Nelle aree interne si rilevano depositi di ambiente periglaciale (glacis di accumulo e di erosione, éboulis ordonnés, depositi di versante, terrazzamenti) costituiti da materiale clastico più o meno grossolano, spigoloso e poco smussato, con abbondante matrice argilloso-ferruginosa arrossata e una stratificazione sottolineata da ripetute variazioni granulometriche dovute alle variazioni d’intensità e/o di frequenza del crioclastismo.
Alcuni tratti costieri, come la Gallaura o il basso Sulcis fra Teulada e Capo Malfatano, portano i segni dei cambiamenti morfologici del territorio dovuti alle recenti glaciazioni: le coste a rias; il ritiro del mare, con dislivello di un centinaio di metri rispetto all’attuale livello medio, durante le glaciazioni ha lasciato i territori costieri sotto l’influenza erosiva dei corsi d’acqua che hanno creato valli che sono state nuovamente invase dal mare nei periodi interglaciali come quello attuale; la costa risulta quindi molto frastagliata, con piccole spiagge incastonate fra quelle che erano un tempo le valli e una miriade di isolotti e isole più grandi sparse a breve distanza dal litorale.

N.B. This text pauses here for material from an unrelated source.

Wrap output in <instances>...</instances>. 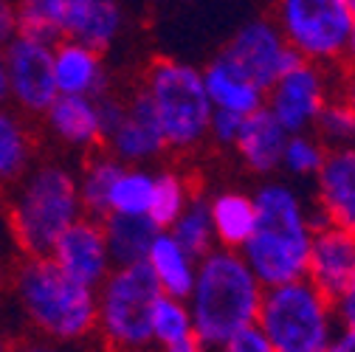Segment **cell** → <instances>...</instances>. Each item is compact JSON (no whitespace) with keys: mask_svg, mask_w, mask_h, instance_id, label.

Nel Sulcis-Iglesiente e nella Nurra, al di sotto della panchina tirreniana o intercalata ad essa, si ritrovano depositi di origine eolica del Riss e del Würm, ovvero dune fossili composte di arenarie rossastre con cemento calcareo, spesso a stratificazione incrociata e con presenza di fossili di chiocciole e resti di mammiferi.

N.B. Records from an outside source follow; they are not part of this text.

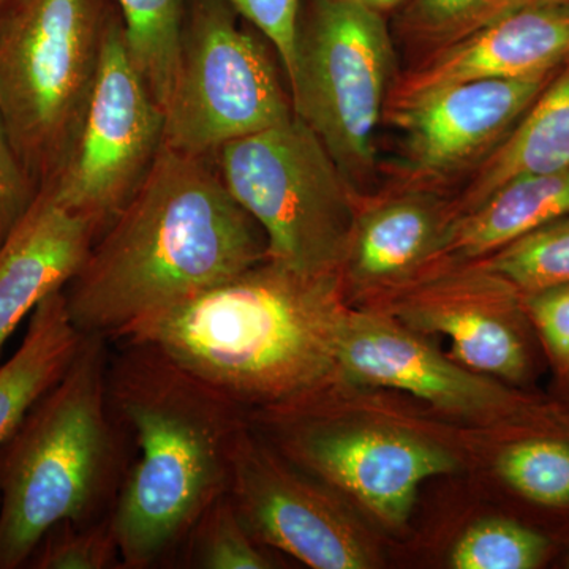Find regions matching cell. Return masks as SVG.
Masks as SVG:
<instances>
[{
  "instance_id": "obj_2",
  "label": "cell",
  "mask_w": 569,
  "mask_h": 569,
  "mask_svg": "<svg viewBox=\"0 0 569 569\" xmlns=\"http://www.w3.org/2000/svg\"><path fill=\"white\" fill-rule=\"evenodd\" d=\"M343 291L339 274H302L264 260L116 342L157 348L242 408L291 410L313 402L337 373L350 312Z\"/></svg>"
},
{
  "instance_id": "obj_5",
  "label": "cell",
  "mask_w": 569,
  "mask_h": 569,
  "mask_svg": "<svg viewBox=\"0 0 569 569\" xmlns=\"http://www.w3.org/2000/svg\"><path fill=\"white\" fill-rule=\"evenodd\" d=\"M110 13L104 0H17L0 13V116L40 189L80 132Z\"/></svg>"
},
{
  "instance_id": "obj_31",
  "label": "cell",
  "mask_w": 569,
  "mask_h": 569,
  "mask_svg": "<svg viewBox=\"0 0 569 569\" xmlns=\"http://www.w3.org/2000/svg\"><path fill=\"white\" fill-rule=\"evenodd\" d=\"M351 2L361 3L367 9L378 11V13L387 14L389 11H395L403 6L406 0H351Z\"/></svg>"
},
{
  "instance_id": "obj_14",
  "label": "cell",
  "mask_w": 569,
  "mask_h": 569,
  "mask_svg": "<svg viewBox=\"0 0 569 569\" xmlns=\"http://www.w3.org/2000/svg\"><path fill=\"white\" fill-rule=\"evenodd\" d=\"M568 59L569 6L527 3L396 74L383 118L460 82L533 77L560 69Z\"/></svg>"
},
{
  "instance_id": "obj_23",
  "label": "cell",
  "mask_w": 569,
  "mask_h": 569,
  "mask_svg": "<svg viewBox=\"0 0 569 569\" xmlns=\"http://www.w3.org/2000/svg\"><path fill=\"white\" fill-rule=\"evenodd\" d=\"M477 263L503 277L522 295L569 283V213Z\"/></svg>"
},
{
  "instance_id": "obj_21",
  "label": "cell",
  "mask_w": 569,
  "mask_h": 569,
  "mask_svg": "<svg viewBox=\"0 0 569 569\" xmlns=\"http://www.w3.org/2000/svg\"><path fill=\"white\" fill-rule=\"evenodd\" d=\"M130 58L164 111L181 54L187 0H116Z\"/></svg>"
},
{
  "instance_id": "obj_13",
  "label": "cell",
  "mask_w": 569,
  "mask_h": 569,
  "mask_svg": "<svg viewBox=\"0 0 569 569\" xmlns=\"http://www.w3.org/2000/svg\"><path fill=\"white\" fill-rule=\"evenodd\" d=\"M396 316L411 331L441 335L459 365L486 377L520 381L529 355L515 325L522 293L477 261L438 266L400 288Z\"/></svg>"
},
{
  "instance_id": "obj_28",
  "label": "cell",
  "mask_w": 569,
  "mask_h": 569,
  "mask_svg": "<svg viewBox=\"0 0 569 569\" xmlns=\"http://www.w3.org/2000/svg\"><path fill=\"white\" fill-rule=\"evenodd\" d=\"M272 44L287 80L293 73L302 0H224Z\"/></svg>"
},
{
  "instance_id": "obj_30",
  "label": "cell",
  "mask_w": 569,
  "mask_h": 569,
  "mask_svg": "<svg viewBox=\"0 0 569 569\" xmlns=\"http://www.w3.org/2000/svg\"><path fill=\"white\" fill-rule=\"evenodd\" d=\"M522 306L553 358L569 366V283L522 295Z\"/></svg>"
},
{
  "instance_id": "obj_16",
  "label": "cell",
  "mask_w": 569,
  "mask_h": 569,
  "mask_svg": "<svg viewBox=\"0 0 569 569\" xmlns=\"http://www.w3.org/2000/svg\"><path fill=\"white\" fill-rule=\"evenodd\" d=\"M458 217L443 190L391 182L378 197L362 193L339 271L343 290H400L438 268Z\"/></svg>"
},
{
  "instance_id": "obj_24",
  "label": "cell",
  "mask_w": 569,
  "mask_h": 569,
  "mask_svg": "<svg viewBox=\"0 0 569 569\" xmlns=\"http://www.w3.org/2000/svg\"><path fill=\"white\" fill-rule=\"evenodd\" d=\"M533 0H406L399 31L427 51L448 47L481 31Z\"/></svg>"
},
{
  "instance_id": "obj_32",
  "label": "cell",
  "mask_w": 569,
  "mask_h": 569,
  "mask_svg": "<svg viewBox=\"0 0 569 569\" xmlns=\"http://www.w3.org/2000/svg\"><path fill=\"white\" fill-rule=\"evenodd\" d=\"M14 2H17V0H0V13H3V11L9 9L10 6H13Z\"/></svg>"
},
{
  "instance_id": "obj_7",
  "label": "cell",
  "mask_w": 569,
  "mask_h": 569,
  "mask_svg": "<svg viewBox=\"0 0 569 569\" xmlns=\"http://www.w3.org/2000/svg\"><path fill=\"white\" fill-rule=\"evenodd\" d=\"M395 78L385 14L351 0H309L288 78L291 102L358 193L377 170L376 133Z\"/></svg>"
},
{
  "instance_id": "obj_12",
  "label": "cell",
  "mask_w": 569,
  "mask_h": 569,
  "mask_svg": "<svg viewBox=\"0 0 569 569\" xmlns=\"http://www.w3.org/2000/svg\"><path fill=\"white\" fill-rule=\"evenodd\" d=\"M557 71L460 82L392 116L388 122L406 133L392 182L443 190L505 140Z\"/></svg>"
},
{
  "instance_id": "obj_10",
  "label": "cell",
  "mask_w": 569,
  "mask_h": 569,
  "mask_svg": "<svg viewBox=\"0 0 569 569\" xmlns=\"http://www.w3.org/2000/svg\"><path fill=\"white\" fill-rule=\"evenodd\" d=\"M284 425V456L336 486L381 522L400 527L429 478L451 473L456 459L425 438L383 427L337 426L302 411H263Z\"/></svg>"
},
{
  "instance_id": "obj_33",
  "label": "cell",
  "mask_w": 569,
  "mask_h": 569,
  "mask_svg": "<svg viewBox=\"0 0 569 569\" xmlns=\"http://www.w3.org/2000/svg\"><path fill=\"white\" fill-rule=\"evenodd\" d=\"M533 2L560 3V6H569V0H533Z\"/></svg>"
},
{
  "instance_id": "obj_6",
  "label": "cell",
  "mask_w": 569,
  "mask_h": 569,
  "mask_svg": "<svg viewBox=\"0 0 569 569\" xmlns=\"http://www.w3.org/2000/svg\"><path fill=\"white\" fill-rule=\"evenodd\" d=\"M211 157L263 230L268 260L302 274H339L362 193L306 122L293 114Z\"/></svg>"
},
{
  "instance_id": "obj_34",
  "label": "cell",
  "mask_w": 569,
  "mask_h": 569,
  "mask_svg": "<svg viewBox=\"0 0 569 569\" xmlns=\"http://www.w3.org/2000/svg\"><path fill=\"white\" fill-rule=\"evenodd\" d=\"M569 367V366H568Z\"/></svg>"
},
{
  "instance_id": "obj_9",
  "label": "cell",
  "mask_w": 569,
  "mask_h": 569,
  "mask_svg": "<svg viewBox=\"0 0 569 569\" xmlns=\"http://www.w3.org/2000/svg\"><path fill=\"white\" fill-rule=\"evenodd\" d=\"M163 111L111 11L91 100L62 167L47 186L56 203L88 220L97 238L137 192L163 146Z\"/></svg>"
},
{
  "instance_id": "obj_25",
  "label": "cell",
  "mask_w": 569,
  "mask_h": 569,
  "mask_svg": "<svg viewBox=\"0 0 569 569\" xmlns=\"http://www.w3.org/2000/svg\"><path fill=\"white\" fill-rule=\"evenodd\" d=\"M498 477L529 500L546 508L569 507V443L553 437L516 441L497 459Z\"/></svg>"
},
{
  "instance_id": "obj_22",
  "label": "cell",
  "mask_w": 569,
  "mask_h": 569,
  "mask_svg": "<svg viewBox=\"0 0 569 569\" xmlns=\"http://www.w3.org/2000/svg\"><path fill=\"white\" fill-rule=\"evenodd\" d=\"M268 546L253 537L228 492L206 509L183 542L178 563L194 569H271Z\"/></svg>"
},
{
  "instance_id": "obj_19",
  "label": "cell",
  "mask_w": 569,
  "mask_h": 569,
  "mask_svg": "<svg viewBox=\"0 0 569 569\" xmlns=\"http://www.w3.org/2000/svg\"><path fill=\"white\" fill-rule=\"evenodd\" d=\"M569 168V59L542 89L511 132L478 164L458 201L475 208L505 183Z\"/></svg>"
},
{
  "instance_id": "obj_11",
  "label": "cell",
  "mask_w": 569,
  "mask_h": 569,
  "mask_svg": "<svg viewBox=\"0 0 569 569\" xmlns=\"http://www.w3.org/2000/svg\"><path fill=\"white\" fill-rule=\"evenodd\" d=\"M228 496L247 529L268 548L313 569H365L372 552L325 492L254 438H236Z\"/></svg>"
},
{
  "instance_id": "obj_29",
  "label": "cell",
  "mask_w": 569,
  "mask_h": 569,
  "mask_svg": "<svg viewBox=\"0 0 569 569\" xmlns=\"http://www.w3.org/2000/svg\"><path fill=\"white\" fill-rule=\"evenodd\" d=\"M39 193V183L14 151L0 116V247L24 219Z\"/></svg>"
},
{
  "instance_id": "obj_4",
  "label": "cell",
  "mask_w": 569,
  "mask_h": 569,
  "mask_svg": "<svg viewBox=\"0 0 569 569\" xmlns=\"http://www.w3.org/2000/svg\"><path fill=\"white\" fill-rule=\"evenodd\" d=\"M108 339L84 336L61 380L0 447V569L28 567L56 523L110 516L130 438L108 391Z\"/></svg>"
},
{
  "instance_id": "obj_3",
  "label": "cell",
  "mask_w": 569,
  "mask_h": 569,
  "mask_svg": "<svg viewBox=\"0 0 569 569\" xmlns=\"http://www.w3.org/2000/svg\"><path fill=\"white\" fill-rule=\"evenodd\" d=\"M108 391L137 447L111 511L122 568L178 563L201 515L228 492L246 408L167 355L118 340Z\"/></svg>"
},
{
  "instance_id": "obj_15",
  "label": "cell",
  "mask_w": 569,
  "mask_h": 569,
  "mask_svg": "<svg viewBox=\"0 0 569 569\" xmlns=\"http://www.w3.org/2000/svg\"><path fill=\"white\" fill-rule=\"evenodd\" d=\"M337 373L399 389L441 410L468 417H496L516 406L496 381L449 361L418 336L378 313L348 312L339 347Z\"/></svg>"
},
{
  "instance_id": "obj_8",
  "label": "cell",
  "mask_w": 569,
  "mask_h": 569,
  "mask_svg": "<svg viewBox=\"0 0 569 569\" xmlns=\"http://www.w3.org/2000/svg\"><path fill=\"white\" fill-rule=\"evenodd\" d=\"M224 0H192L181 54L163 111V144L212 156L227 142L295 114L266 44L246 31Z\"/></svg>"
},
{
  "instance_id": "obj_18",
  "label": "cell",
  "mask_w": 569,
  "mask_h": 569,
  "mask_svg": "<svg viewBox=\"0 0 569 569\" xmlns=\"http://www.w3.org/2000/svg\"><path fill=\"white\" fill-rule=\"evenodd\" d=\"M567 213L569 168L512 179L459 213L449 230L441 264L481 260Z\"/></svg>"
},
{
  "instance_id": "obj_17",
  "label": "cell",
  "mask_w": 569,
  "mask_h": 569,
  "mask_svg": "<svg viewBox=\"0 0 569 569\" xmlns=\"http://www.w3.org/2000/svg\"><path fill=\"white\" fill-rule=\"evenodd\" d=\"M96 241L88 220L40 190L0 247V355L24 317L78 274Z\"/></svg>"
},
{
  "instance_id": "obj_1",
  "label": "cell",
  "mask_w": 569,
  "mask_h": 569,
  "mask_svg": "<svg viewBox=\"0 0 569 569\" xmlns=\"http://www.w3.org/2000/svg\"><path fill=\"white\" fill-rule=\"evenodd\" d=\"M264 260L263 230L227 189L212 157L163 144L62 291L81 335L116 340Z\"/></svg>"
},
{
  "instance_id": "obj_20",
  "label": "cell",
  "mask_w": 569,
  "mask_h": 569,
  "mask_svg": "<svg viewBox=\"0 0 569 569\" xmlns=\"http://www.w3.org/2000/svg\"><path fill=\"white\" fill-rule=\"evenodd\" d=\"M71 323L63 291H54L33 309L17 353L0 366V447L31 408L63 377L82 342Z\"/></svg>"
},
{
  "instance_id": "obj_27",
  "label": "cell",
  "mask_w": 569,
  "mask_h": 569,
  "mask_svg": "<svg viewBox=\"0 0 569 569\" xmlns=\"http://www.w3.org/2000/svg\"><path fill=\"white\" fill-rule=\"evenodd\" d=\"M36 569L122 568L121 549L111 515L88 523L63 522L51 527L28 561Z\"/></svg>"
},
{
  "instance_id": "obj_26",
  "label": "cell",
  "mask_w": 569,
  "mask_h": 569,
  "mask_svg": "<svg viewBox=\"0 0 569 569\" xmlns=\"http://www.w3.org/2000/svg\"><path fill=\"white\" fill-rule=\"evenodd\" d=\"M550 549L549 539L509 519L473 523L456 542L449 563L456 569H535Z\"/></svg>"
}]
</instances>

Lungo la costa dell’Isola, ad un’altezza di 3-4 metri sul livello marino attuale, sono presenti i sedimenti marini e di litorale del Tirreniano (Panchina tirreniana, Pleistocene superiore), costituiti da conglomerati e arenarie a cemento calcareo e biocalcareniti, in genere contenenti una ricca associazione fossilifera di mare caldo come quello che attualmente si trova in Senegal; sopra questi depositi (Sulcis occidentale, Sarrabus, Arburese, Oristanese-Sinis) , in seguito ad una fase regressiva, poggiano sedimenti eolici (dune fossili) intercalati a paleosuoli ricchi di cervidi ed altri mammiferi del Würm.

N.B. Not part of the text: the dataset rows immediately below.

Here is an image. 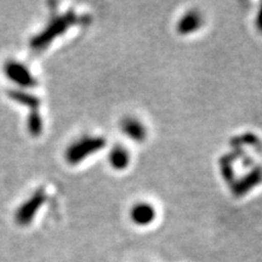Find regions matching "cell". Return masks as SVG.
<instances>
[{
    "instance_id": "1",
    "label": "cell",
    "mask_w": 262,
    "mask_h": 262,
    "mask_svg": "<svg viewBox=\"0 0 262 262\" xmlns=\"http://www.w3.org/2000/svg\"><path fill=\"white\" fill-rule=\"evenodd\" d=\"M106 141L102 137H84L74 142L66 152V158L71 164L80 163L97 150L102 149Z\"/></svg>"
},
{
    "instance_id": "2",
    "label": "cell",
    "mask_w": 262,
    "mask_h": 262,
    "mask_svg": "<svg viewBox=\"0 0 262 262\" xmlns=\"http://www.w3.org/2000/svg\"><path fill=\"white\" fill-rule=\"evenodd\" d=\"M74 24H77V16H74L73 12H70V14L57 18L56 21L52 22L50 27L48 28V31L42 33L40 35V39H37V40H35V42H37V47H39V45L48 44V42L50 41L55 35L62 34L66 29L71 27V26Z\"/></svg>"
},
{
    "instance_id": "3",
    "label": "cell",
    "mask_w": 262,
    "mask_h": 262,
    "mask_svg": "<svg viewBox=\"0 0 262 262\" xmlns=\"http://www.w3.org/2000/svg\"><path fill=\"white\" fill-rule=\"evenodd\" d=\"M131 220L139 226L149 225L156 219V211L152 205L147 203H137L130 211Z\"/></svg>"
},
{
    "instance_id": "4",
    "label": "cell",
    "mask_w": 262,
    "mask_h": 262,
    "mask_svg": "<svg viewBox=\"0 0 262 262\" xmlns=\"http://www.w3.org/2000/svg\"><path fill=\"white\" fill-rule=\"evenodd\" d=\"M262 181V168H255L253 171L249 172L247 176L241 179L235 183L233 187V192L235 195H244L245 193L254 188Z\"/></svg>"
},
{
    "instance_id": "5",
    "label": "cell",
    "mask_w": 262,
    "mask_h": 262,
    "mask_svg": "<svg viewBox=\"0 0 262 262\" xmlns=\"http://www.w3.org/2000/svg\"><path fill=\"white\" fill-rule=\"evenodd\" d=\"M122 130L125 135L133 141L141 142L146 139V127L135 118L127 117L122 122Z\"/></svg>"
},
{
    "instance_id": "6",
    "label": "cell",
    "mask_w": 262,
    "mask_h": 262,
    "mask_svg": "<svg viewBox=\"0 0 262 262\" xmlns=\"http://www.w3.org/2000/svg\"><path fill=\"white\" fill-rule=\"evenodd\" d=\"M203 24L202 16L198 11H189L180 19L178 25V31L180 34H189L198 31Z\"/></svg>"
},
{
    "instance_id": "7",
    "label": "cell",
    "mask_w": 262,
    "mask_h": 262,
    "mask_svg": "<svg viewBox=\"0 0 262 262\" xmlns=\"http://www.w3.org/2000/svg\"><path fill=\"white\" fill-rule=\"evenodd\" d=\"M9 77H11L18 84L26 85V86H31L35 84V80L33 79L32 74L26 70L25 66L14 63L9 66Z\"/></svg>"
},
{
    "instance_id": "8",
    "label": "cell",
    "mask_w": 262,
    "mask_h": 262,
    "mask_svg": "<svg viewBox=\"0 0 262 262\" xmlns=\"http://www.w3.org/2000/svg\"><path fill=\"white\" fill-rule=\"evenodd\" d=\"M130 160V153L129 150L124 148L122 146H116L112 149L110 155V163L114 169L123 170L125 169L129 164Z\"/></svg>"
},
{
    "instance_id": "9",
    "label": "cell",
    "mask_w": 262,
    "mask_h": 262,
    "mask_svg": "<svg viewBox=\"0 0 262 262\" xmlns=\"http://www.w3.org/2000/svg\"><path fill=\"white\" fill-rule=\"evenodd\" d=\"M42 202H44V194L37 193V194L33 196L32 201L28 202L27 204L21 209V220H28V219H31L32 216L34 215V211L40 206Z\"/></svg>"
},
{
    "instance_id": "10",
    "label": "cell",
    "mask_w": 262,
    "mask_h": 262,
    "mask_svg": "<svg viewBox=\"0 0 262 262\" xmlns=\"http://www.w3.org/2000/svg\"><path fill=\"white\" fill-rule=\"evenodd\" d=\"M256 27H257L258 31L262 33V5H261L260 11H258L257 17H256Z\"/></svg>"
}]
</instances>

L’Olocene è l’epoca che viviamo attualmente e copre gli ultimi 11.700 anni, dalla fine dell’ultima glaciazione Würm; in Sardegna i depositi olocenici corrispondono a: ghiaie e sabbie di ambiente alluvionale e litorale; sabbie eoliche di retrospiaggia costituenti talvolta dune sabbiose in complessi che si estendono anche chilometri nell’entroterra con altezze di decine di metri (Piscinas, Torre dei Corsari, Porto Pino); lime e argille di ambienti lagunari e stagni costieri; accumuli detritici spigolosi e più o meno grossolani ai piedi dei versanti ripidi; depositi travertinosi che si rinvengono soprattutto ai bordi dei rilievi carbonatici del Cambriano (Iglesiente e Sulcis), del Mesozoico (Tacchi del Sarcidano, Ogliastra, Barbagia ecc.) e dell’Eocene (Salto di Quirra).